The three plays exhibit quite different relations to Shakespeare's later
work.  Shakespeare (rightly, in my opinion) finds _Two Gentlemen_ not
worth pursuing.  Various themes of _Comedy_ --  twins in _12th Night_,
the (apparently) magical universe and transformation of Bottom into an
ass in _MSND_, for example-appear in various later plays.  _The Taming
of the Shrew_, in contrast, bears several close links with _Much Ado
About Nothing_.  Both plays have a conventional submissive female figure
romantically linked with a conventional young male figure, and
juxtaposed against a much more dramatically interesting female figure
who bears some sort of relation to the Shrew stereotype, and who in turn
is romantically linked to a non-conventional male character.

The links are obvious, as are the differences-Shakespeare calls the
Shrew stereotype into question in a completely different way in _Taming_
than he does in _Much Ado_  --  but at the very least, he found the
theme interesting enough to return to later, in a way that he did not
with _Comedy_ and _Two Gentlemen_.  Also, there is a perfectly
politically-correct theme which can be extracted from both plays-avoid
ditsy blondes; conventional macho males are real dumbos.

>It would seem that the casual manner in which
>servant-beating is offered up as occasion for hilarity in these early
>plays indicates yet another marker of the differences between "early
>modern" comic formulas and contemporary liberal-humanist sensibilities.

As, no doubt, the example of servant-beating in _Waiting for Godot_
offends our sensibilities.  Or if perhaps Beckett is serious rather than
casual, we must revolt at the manner in which Basil Fawltey beats Manuel
in _Fawltey Towers_.  Perhaps the groundlings we will have always with
us, outraging the tender liberal-humanist sensibilities of both the
Elizabethan and the post-modern periods.

>I had once joked that persons who
>feel compelled to salvage this play as a great love story ...

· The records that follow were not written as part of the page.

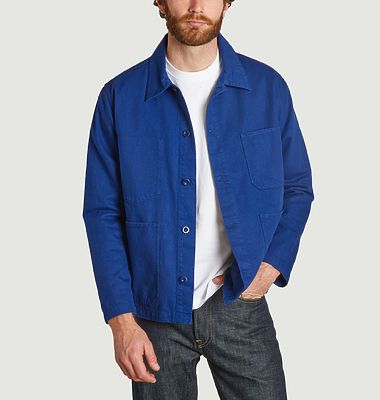 Work jacket in organic cotton
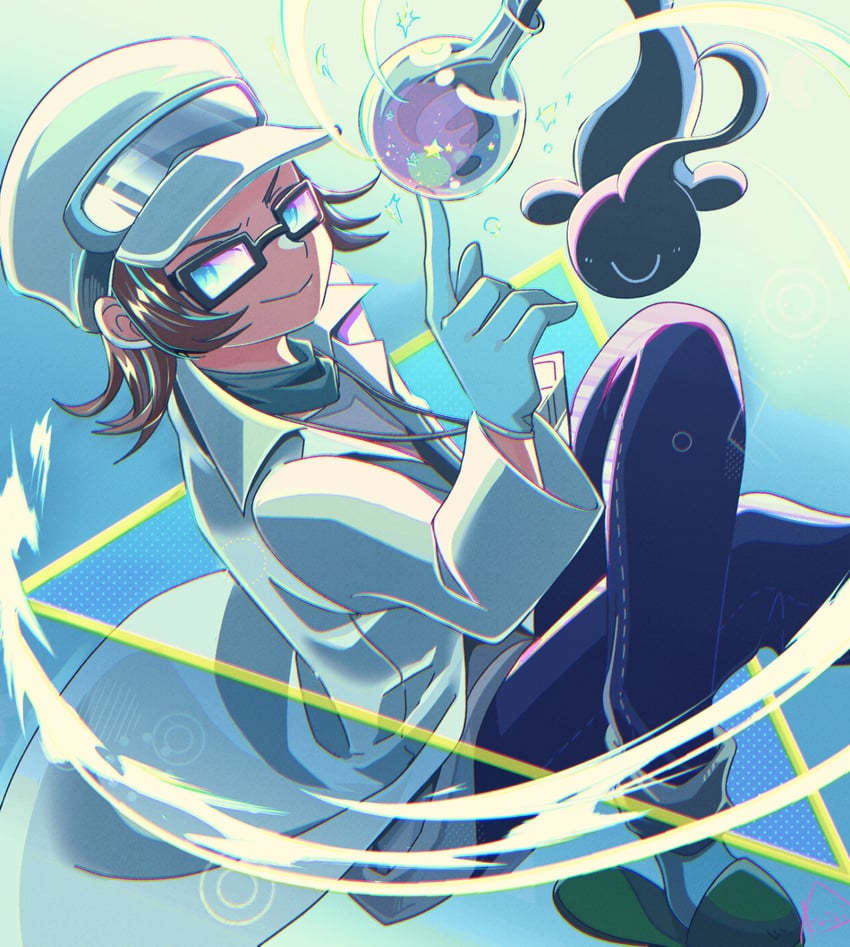 mzd and hatena (bemani and 1 more) drawn by keiri_org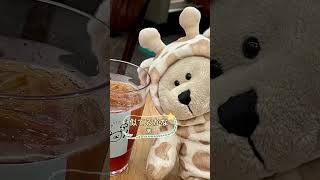 キリンベアリスタの似顔絵似てるかなぁ？ #shorts #ショート #スターバックス #スタバ #ベアリスタ #bearista #ぬいぐるみ #starbucks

Here I'd agree-the 'great love stories' (_Romeo and Juliet_, for
instance) end with marriage, and deal predominantly with adolescent
love.  _The Shrew_ is the first of Shakespeare's plays (_Othello_ and
_Antony and Cleopatra_ might be later examples) to explore, to a greater
or lesser degree and with a greater or lesser foregrounding, the nature
of the erotic relationship after the wooing is over.  Some might
consider this theme at least as important as that of a 'great love
story'.

>If Kate and Petruchio are your romantic
>ideal, you are welcome to them; I'd prefer a better paradigm.

The paradigm, to return to it, of _Romeo and Juliet_?  You don't specify
your example, but that's the play which immediately springs to my mind.
Frankly, better a live Katherine than a dead Juliet.  The grand
paradigms are stirring to watch, but much less satisfactory to inhabit.